Continue the article on 2014 SIMPLE IRA contribution limits from the point where it stops.

__Document__:

+++++

2014 SIMPLE IRA Contribution Limits

How Much You Can Save in a SIMPLE IRA in 2014

Saving for retirement with an IRA. Catherine Lane/Getty Images

Whether you own a small business or work at one, you may be investing (or interested in investing) in a SIMPLE IRA. The plan's name is an acronym that stands for savings incentive match for employees. And how much you can contribute to this type of plan changes every year or two with inflation.

Looking for prior year limits?

SIMPLE IRA limits 2013
SIMPLE IRA limits 2012

SIMPLE IRA Contribution Limits 2014

In 2014, the contribution amount for SIMPLE IRAs remained $12,000. Of course, this limit could vary according to your employer's plan. You may also have access to a catch-up contribution if you are 50 years old or older. In 2014, this catch-up contribution limit remained at $2,500. If you were contributing to another plan in addition to a SIMPLE in 2014, the combined total you can put away could not exceed $17,500, which also happened to be the 401(k) maximum contribution limit in 2014.

Important Note: The annual contribution limits changed a little since 2014. If you are seeking SIMPLE IRA contribution limit information for more recent tax years you can check out the following link below:

2016 SIMPLE IRA Contribution Limits

2015 SIMPLE IRA Contribution Limits

How Does a SIMPLE Compare to Other Plans?

SIMPLE IRAs are just one of several types of self-employed and small business retirement plan options.

In many ways, it works like a typical workplace plan like a 401(k). You invest in the plan with your pre-tax salary, and contributions are invested in mutual funds, stocks, bonds, or other investments that you choose. The account is tax-deferred, meaning no taxes are taken on your investment growth until the money is withdrawn.

+++++

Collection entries

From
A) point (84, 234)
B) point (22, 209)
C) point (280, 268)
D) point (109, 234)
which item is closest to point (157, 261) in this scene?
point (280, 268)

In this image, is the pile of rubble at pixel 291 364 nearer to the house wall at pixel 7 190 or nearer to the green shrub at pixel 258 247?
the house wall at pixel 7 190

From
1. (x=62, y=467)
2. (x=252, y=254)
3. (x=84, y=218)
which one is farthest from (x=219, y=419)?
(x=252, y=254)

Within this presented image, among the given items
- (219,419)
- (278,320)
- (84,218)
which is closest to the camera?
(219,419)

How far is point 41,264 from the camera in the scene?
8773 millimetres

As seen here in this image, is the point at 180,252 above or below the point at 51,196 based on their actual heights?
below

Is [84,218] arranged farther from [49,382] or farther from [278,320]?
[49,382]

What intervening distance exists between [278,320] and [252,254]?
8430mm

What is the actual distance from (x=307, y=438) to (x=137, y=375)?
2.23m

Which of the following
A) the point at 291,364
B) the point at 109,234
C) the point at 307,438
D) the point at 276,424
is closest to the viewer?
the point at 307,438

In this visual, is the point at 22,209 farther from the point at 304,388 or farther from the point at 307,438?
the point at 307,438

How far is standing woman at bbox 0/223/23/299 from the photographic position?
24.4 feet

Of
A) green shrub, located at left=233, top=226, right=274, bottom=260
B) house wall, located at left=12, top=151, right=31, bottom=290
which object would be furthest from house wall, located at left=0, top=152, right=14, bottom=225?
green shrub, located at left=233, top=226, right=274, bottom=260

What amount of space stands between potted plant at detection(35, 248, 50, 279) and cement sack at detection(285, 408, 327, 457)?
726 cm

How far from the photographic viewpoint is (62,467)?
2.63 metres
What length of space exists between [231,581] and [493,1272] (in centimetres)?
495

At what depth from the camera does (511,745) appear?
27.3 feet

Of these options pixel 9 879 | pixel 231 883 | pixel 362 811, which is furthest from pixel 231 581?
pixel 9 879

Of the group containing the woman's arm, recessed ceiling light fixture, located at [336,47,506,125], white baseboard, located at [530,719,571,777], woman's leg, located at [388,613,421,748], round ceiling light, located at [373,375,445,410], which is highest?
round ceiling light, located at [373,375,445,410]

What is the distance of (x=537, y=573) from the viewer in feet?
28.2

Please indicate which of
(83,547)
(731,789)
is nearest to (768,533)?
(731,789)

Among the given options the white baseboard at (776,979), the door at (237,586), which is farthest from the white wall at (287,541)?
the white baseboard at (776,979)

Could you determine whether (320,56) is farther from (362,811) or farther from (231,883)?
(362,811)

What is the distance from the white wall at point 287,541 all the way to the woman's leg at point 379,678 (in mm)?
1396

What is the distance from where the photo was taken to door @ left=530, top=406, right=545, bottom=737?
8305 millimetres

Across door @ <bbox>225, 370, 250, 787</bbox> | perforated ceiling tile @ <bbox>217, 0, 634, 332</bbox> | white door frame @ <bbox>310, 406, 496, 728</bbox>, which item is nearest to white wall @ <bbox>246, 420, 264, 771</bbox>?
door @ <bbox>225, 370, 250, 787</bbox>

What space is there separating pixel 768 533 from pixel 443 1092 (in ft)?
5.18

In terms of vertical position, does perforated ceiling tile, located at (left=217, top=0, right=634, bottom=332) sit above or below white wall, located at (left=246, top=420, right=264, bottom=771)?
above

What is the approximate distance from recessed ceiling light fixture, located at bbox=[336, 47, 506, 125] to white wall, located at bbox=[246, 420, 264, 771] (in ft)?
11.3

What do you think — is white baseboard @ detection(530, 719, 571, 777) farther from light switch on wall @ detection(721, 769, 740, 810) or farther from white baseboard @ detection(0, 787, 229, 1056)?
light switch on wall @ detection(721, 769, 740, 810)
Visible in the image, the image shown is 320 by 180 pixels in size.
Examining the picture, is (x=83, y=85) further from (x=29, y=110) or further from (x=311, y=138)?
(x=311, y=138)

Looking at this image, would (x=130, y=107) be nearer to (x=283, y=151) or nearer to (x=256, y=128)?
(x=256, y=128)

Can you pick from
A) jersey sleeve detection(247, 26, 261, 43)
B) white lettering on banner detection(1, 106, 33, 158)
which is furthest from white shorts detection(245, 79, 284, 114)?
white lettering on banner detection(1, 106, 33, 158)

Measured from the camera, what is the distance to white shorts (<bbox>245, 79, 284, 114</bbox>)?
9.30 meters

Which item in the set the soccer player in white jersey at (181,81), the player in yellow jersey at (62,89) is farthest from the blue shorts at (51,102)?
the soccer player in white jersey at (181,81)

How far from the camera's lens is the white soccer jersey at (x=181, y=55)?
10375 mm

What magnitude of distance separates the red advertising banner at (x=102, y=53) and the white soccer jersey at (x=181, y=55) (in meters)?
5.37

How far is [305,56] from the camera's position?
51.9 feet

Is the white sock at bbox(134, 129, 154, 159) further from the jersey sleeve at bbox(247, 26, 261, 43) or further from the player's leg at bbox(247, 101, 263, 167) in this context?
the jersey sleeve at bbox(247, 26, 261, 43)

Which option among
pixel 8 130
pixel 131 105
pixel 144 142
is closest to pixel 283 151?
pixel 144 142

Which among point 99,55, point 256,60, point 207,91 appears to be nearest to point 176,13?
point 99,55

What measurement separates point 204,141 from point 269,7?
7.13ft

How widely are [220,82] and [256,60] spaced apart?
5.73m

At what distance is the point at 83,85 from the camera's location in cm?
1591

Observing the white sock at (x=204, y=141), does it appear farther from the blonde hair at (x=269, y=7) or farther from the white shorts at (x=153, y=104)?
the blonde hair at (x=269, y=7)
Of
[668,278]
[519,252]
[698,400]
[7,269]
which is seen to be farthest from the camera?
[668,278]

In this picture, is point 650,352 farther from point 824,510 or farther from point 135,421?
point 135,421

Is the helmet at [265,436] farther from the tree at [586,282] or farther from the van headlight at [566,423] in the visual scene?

+++++

__Final result__:
If you take it out before age 59 1/2, you will pay taxes plus, in most cases, you will be subject to a 10% penalty.

There are differences in how a SIMPLE IRA works. If you have ever had a 401(k), you know what a nice perk it is to have an employer match. With a SIMPLE IRA, the match is built in, up to 3% of salary. The employer may reduce this match to at least 1% in a given year, but not for more than two years in a five year period. And your employer must give you advance notice if they plan to reduce the contribution for the year.

The other option for employers is to make nonelective contributions of 2% across the board. Nonelective means that even if you the employee makes no contribution, your employer still adds 2% of your salary to the account each year. Employers may limit eligibility for 2% nonelective contributions to those employees with at least $5000 in their SIMPLE IRA. The salary limit for these contributions in 2014 was $260,000.

SIMPLE IRA Rollovers

SIMPLE IRA rollovers are also a bit more complicated that other types of rollovers. When you leave your job, you can only move a SIMPLE IRA if you have been in the plan for more than two years. If you've participated in the SIMPLE IRA for less than two years, you must either leave it where it is, or do a rollover into another SIMPLE IRA.

As you can tell, sometimes a SIMPLE IRA is anything but SIMPLE. But if you contribute to one through work, it's a fine place to save for retirement for the built-in match alone. For employers, a SIMPLE IRA could be the right choice only if you plan to match employee contributions.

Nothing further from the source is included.